* AIM OF THE TASK
Reproduce the article on federal workers returning to the office from "Although it remains" to "and local leaders.", word for word.

JOANNA FRIEDMAN, A PARTNER AT THE FEDERAL PRACTICE GROUP, SPEAKS WITH GOVEXEC ABOUT FEDS RETURNING TO UNSAFE WORK PLACES
Posted By smay || 5-May-2020
As some in the Trump administration push toward “reopening the government,” a federal employment lawyer said worried workers might find solace in existing leave policies and the whistleblower protection statute.
Although it remains unclear when or if the United States will effectively “flatten the curve” of the coronavirus outbreak, federal agencies appear poised to begin calling at least some employees back to the office in the coming weeks.
Last month, the Office of Personnel Management and Office of Management and Budget issued guidance entitled “Opening Up America Again,” on how agencies should “ramp back up government operations” after consultation with state and local leaders.
The guidance highlights the need for agency officials to work in concert with local governments and take a phased approach to efforts to bring employees back to their traditional work sites. But many employees may be concerned that agencies may not fully adhere to OPM and OMB’s guidance in practice.
Joanna Friedman, a partner at the Federal Practice Group, a law firm that specializes in federal employment law, said that if an agency calls employees back without instituting measures to ensure workers can continue to follow social distancing guidelines or fails to provide adequate personal protective equipment, a fearful worker could conceivably seek to continue their existing posture of full-time telework.
“The reality for federal employees is that the government has discretion to determine whether or not to allow telework, but they cannot use that discretion in an inequitable manner,” Friedman said. “So the first thing that feds should focus on is if they’ve been allowed to telework up until now, and they’re suddenly told that’s going to be taken away, they should ensure that’s a policy issued to all employees and not just targeted toward some. If it is targeted, perhaps there’s a potential [Equal Employment Opportunity Commission] issue or a prohibited practice issue.”
Additionally, she said the provisions of the law establishing weather and safety leave should remain in effect regardless of whether agencies have begun recalling employees to their worksites.

* EXERCISE DATA

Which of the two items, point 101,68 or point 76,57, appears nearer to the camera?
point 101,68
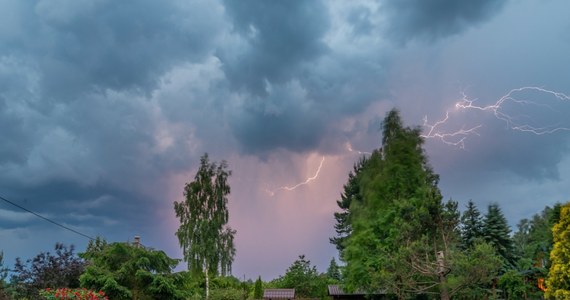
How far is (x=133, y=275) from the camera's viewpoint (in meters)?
17.8

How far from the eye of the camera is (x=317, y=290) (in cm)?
3512

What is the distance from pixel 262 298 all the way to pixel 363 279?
11.7 meters

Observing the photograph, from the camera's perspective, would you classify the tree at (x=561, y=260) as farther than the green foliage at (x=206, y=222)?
No

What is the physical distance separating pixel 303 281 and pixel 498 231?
15312mm

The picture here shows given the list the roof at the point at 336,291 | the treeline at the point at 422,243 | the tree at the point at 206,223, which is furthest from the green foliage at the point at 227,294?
the treeline at the point at 422,243

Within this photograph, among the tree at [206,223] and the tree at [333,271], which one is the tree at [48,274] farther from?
the tree at [333,271]

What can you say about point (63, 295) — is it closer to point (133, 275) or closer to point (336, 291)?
point (133, 275)

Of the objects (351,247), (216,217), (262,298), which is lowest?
(262,298)

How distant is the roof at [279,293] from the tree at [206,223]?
3952mm

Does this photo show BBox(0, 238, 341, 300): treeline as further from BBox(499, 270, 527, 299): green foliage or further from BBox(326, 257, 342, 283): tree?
BBox(326, 257, 342, 283): tree

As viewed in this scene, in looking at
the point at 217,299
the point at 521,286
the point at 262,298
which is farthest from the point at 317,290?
the point at 521,286

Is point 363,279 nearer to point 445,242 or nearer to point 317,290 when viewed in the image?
point 445,242

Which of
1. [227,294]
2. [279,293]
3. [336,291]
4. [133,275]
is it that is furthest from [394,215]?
[227,294]

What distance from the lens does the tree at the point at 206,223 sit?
29953 mm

* RESULT FOR THIS TASK
Although it remains unclear when or if the United States will effectively “flatten the curve” of the coronavirus outbreak, federal agencies appear poised to begin calling at least some employees back to the office in the coming weeks.
Last month, the Office of Personnel Management and Office of Management and Budget issued guidance entitled “Opening Up America Again,” on how agencies should “ramp back up government operations” after consultation with state and local leaders.